Kudos 👏 to reach till here.
In the previous article, we were implementing in-memory authentication in Spring security. But what if we need to connect to a datasource instead of an in-memory.
In this article, we’ll fo throught JDBC authentication.
Most of the concept is same as before, the only difference is setting up a jdbc authentication in the configure method.
Below is the code —
@EnableWebSecurity public class SecurityConfig extends WebSecurityConfigurerAdapter { @Override protected void configure (AuthenticationManagerBuilder auth) { auth.jdbcAuthentication(); } @Override protected void configure (HttpSecurity http) { http.authorizeRequests() .antMatchers("/admin").hasRole("ADMIN"). .antMatchers("/user").hasAnyRole("ADMIN","USER"). .antMatchers("/**").permitAll(). .hasAnyRole(); } }
Now, we need to setup our authentication to tell Spring Security to lookup the user and password in the database. To do so, we need a bean for data source. By default, Spring security provides DataSource class which we can autowire in our project.

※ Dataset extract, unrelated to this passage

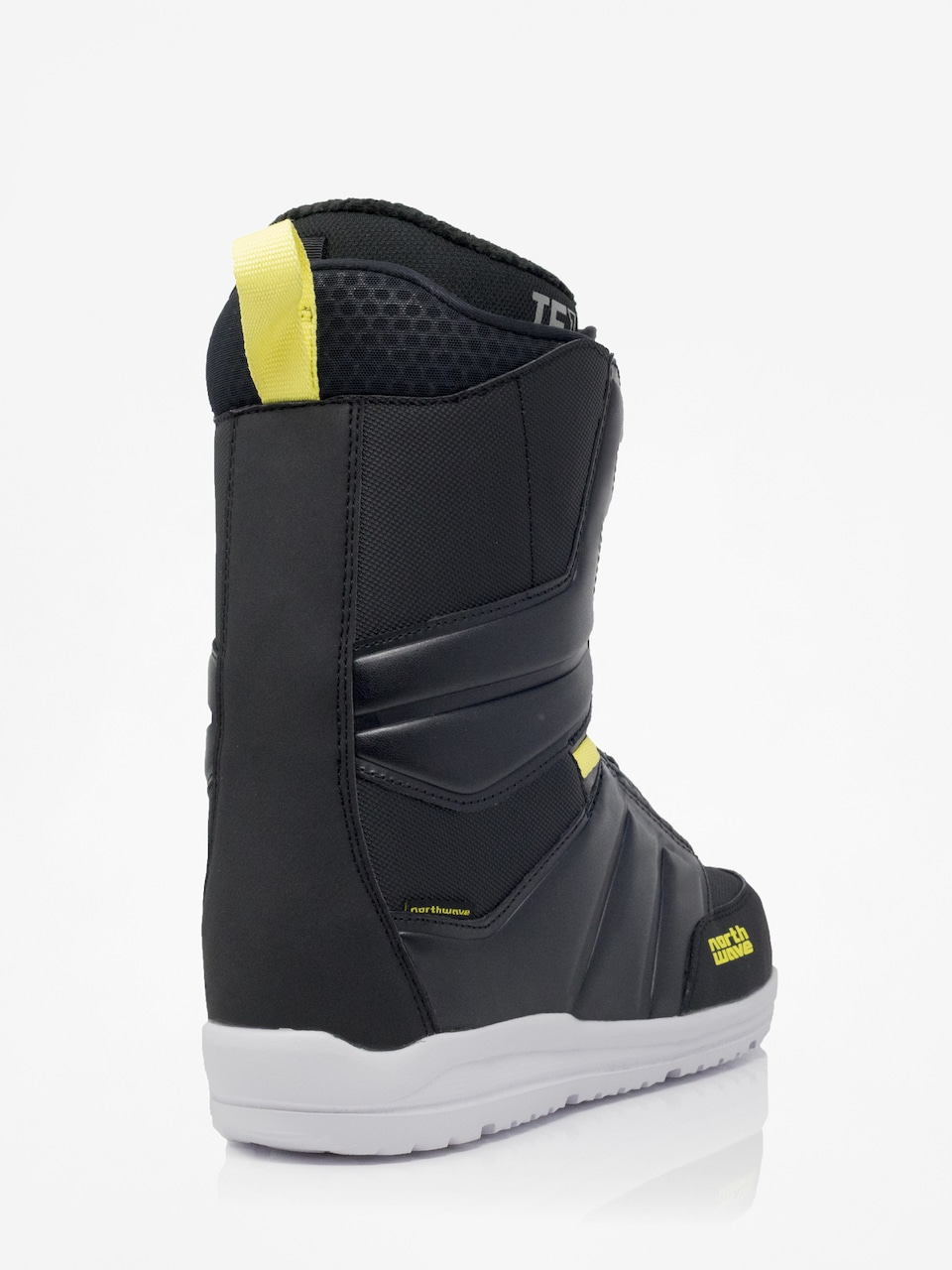 męskie buty snowboardowe northwave freedom sl black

@Autowired DataSource datasource; @Override protected void configure (AuthenticationManagerBuilder auth) { auth.jdbcAuthentication() .dataSource(dataSource); }
But how does the spring knows the configuration of the data source.
We must configure it somewhere or else if we’re using H2 which is in-memory database, then spring by default creates a datasource.
For now, lets assume we have H2 in our class path.
@Autowired DataSource datasource; @Override protected void configure (AuthenticationManagerBuilder auth) { auth.jdbcAuthentication() .dataSource(dataSource); .dataSource(dataSource) .withDefaultSchema() .withUser( user.withUserName("user") .password("pass") .roles("USER") .withUserName("admin") .password("pass") .roles("ADMIN") ); }
In the above code, we’re using a default schema and creating the users.
When a client sends a request along with a password, the authentication configuration creates these 2 users and checks do the user in request matches to these. Hence authenticating the request.
Now, what if we already have a schema or we don’t want to use the default schema and you don’t want to put user creation logic in the code?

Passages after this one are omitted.